Challenge
Copy every one of the records below word for word, leaving each line unchanged.

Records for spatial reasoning
——
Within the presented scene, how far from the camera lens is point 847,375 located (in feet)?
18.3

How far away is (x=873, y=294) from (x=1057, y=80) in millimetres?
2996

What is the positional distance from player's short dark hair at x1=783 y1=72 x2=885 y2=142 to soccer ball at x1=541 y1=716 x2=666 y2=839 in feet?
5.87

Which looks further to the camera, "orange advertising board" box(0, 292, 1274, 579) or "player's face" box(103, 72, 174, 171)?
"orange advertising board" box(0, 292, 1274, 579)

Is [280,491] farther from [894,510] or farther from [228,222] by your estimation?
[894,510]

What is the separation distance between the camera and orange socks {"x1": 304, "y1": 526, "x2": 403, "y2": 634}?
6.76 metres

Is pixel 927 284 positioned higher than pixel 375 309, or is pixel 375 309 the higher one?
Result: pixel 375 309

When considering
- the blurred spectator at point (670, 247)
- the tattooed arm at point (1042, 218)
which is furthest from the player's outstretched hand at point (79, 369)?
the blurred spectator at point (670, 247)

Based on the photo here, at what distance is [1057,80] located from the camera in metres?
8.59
——
Written response
Within the presented scene, how far from the camera lens is point 847,375 located (in feet)?
18.3

How far away is (x=873, y=294) from (x=1057, y=80) in millimetres?
2996

What is the positional distance from player's short dark hair at x1=783 y1=72 x2=885 y2=142 to soccer ball at x1=541 y1=716 x2=666 y2=839 in feet?
5.87

Which looks further to the camera, "orange advertising board" box(0, 292, 1274, 579) or "player's face" box(103, 72, 174, 171)?
"orange advertising board" box(0, 292, 1274, 579)

Is [280,491] farther from [894,510] or farther from [228,222] by your estimation?
[894,510]

What is the separation distance between the camera and orange socks {"x1": 304, "y1": 526, "x2": 403, "y2": 634}?
6.76 metres

Is pixel 927 284 positioned higher than pixel 375 309, or is pixel 375 309 the higher one?
Result: pixel 375 309

When considering
- the blurred spectator at point (670, 247)
- the tattooed arm at point (1042, 218)
which is furthest from the player's outstretched hand at point (79, 369)?
the blurred spectator at point (670, 247)

Based on the photo here, at what distance is [1057,80] located from the camera in metres?
8.59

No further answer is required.